Quasi come in un racconto di Dino Buzzati, l'inferno ha una stretta porta d'accesso che si apre nell'anonima periferia di Trieste. Due domeniche fa, mentre ero viaggio verso Firenze per il Festival della Creatività, leggendo un articolo del Corrierone lasciato sul sedile del treno dal mio vicino sceso a La Spezia mi sono ritrovato sommerso dall'onda emotiva del ricordo dell'ultimo 25 aprile, trascorso insieme a triestini e sloveni riuniti per le commemorazioni presso la Risiera di San Sabba. L'articolo era firmato da Claudio Magris e riguardava un fatto della cronaca triestina che ha i suoi prodromi negli anni del fascismo e della guerra franchista. Ed è centrato su un personaggio che ebbe un ruolo non marginale nella crescita della radiofonia mussoliniana come strumento di propaganda e generazione di consenso.
Il grande germanista bollava di "revisionismo toponomastico" la decisione della giunta comunale triestina di dedicare una strada, anzi una delle tante scalinate del capoluogo giuliano, alla memoria di Mario Granbassi, il giornalista che - combinazione - fu il nonno dell'olimpionica Margherita Granbassi, la giovane "corrispondente" di Anno Zero che ha fatto parlare di sé recentemente per le polemiche con l'Arma dei carabinieri legate alla partecipazione della sportiva alla trasmissione. Nonno Mario, scriveva Magris, fu anche lui "buon giornalista specialmente radiofonico" e fervente fascista. Al punto da piantare in asso famiglia e carriera, partire volontario per la Spagna e finire ucciso, da martire falangista, nella martoriata (dai bombardieri italiani) città di Barcellona. Era il gennaio del 1939. Nel settembre di quell'anno mio padre cercava di fuggire da Varsavia, difesa da una anacronistica cavalleria impotente contro gli stessi aerei che avevano determinando la vittoria di Franco. Per Hitler la Spagna fu una magnifica palestra. A mio padre andò bene, più o meno, nonostante la scelta infelice di una fuga in direzione del fronte orientale, incontro alle truppe sovietiche che da sostanziali alleate dei nazisti muovevano per reclamare la loro porzione di Polonia a Brest-Litovsk. E sempre in quel fatidico '39 la Trieste fascista dedicava al nonno di Margherita, martire in Spagna, una prima strada, rimuovendo - immagino con lieta solerzia - la precedente targa dedicata allo storico ottocentesco Samuele Romanin, "colpevole" di ebraismo.
============================================================
• Esercizi:
a. Nel testo sulla strada dedicata a Mario Granbassi, perché nel 1939 venne tolta la targa intitolata a Samuele Romanin? Rispondi in una-tre frasi.
b. Secondo il testo sulla strada dedicata a Mario Granbassi, in quale città e in che mese e anno morì Granbassi?
Il materiale qui sotto è a sé e non ha legami con il testo.

• Materiale:
============================================================
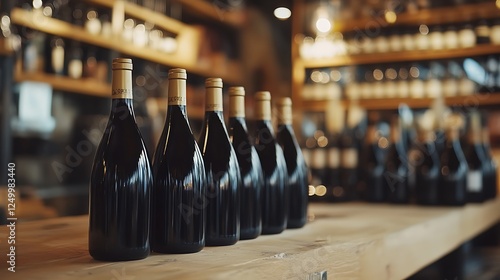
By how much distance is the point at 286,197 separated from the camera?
104 centimetres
============================================================
• Soluzioni:
a. La targa venne tolta perché Romanin, storico dell'Ottocento, era considerato "colpevole" di ebraismo. Al suo posto la Trieste fascista dedicò la strada a Mario Granbassi.

b. A Barcellona, nel gennaio del 1939.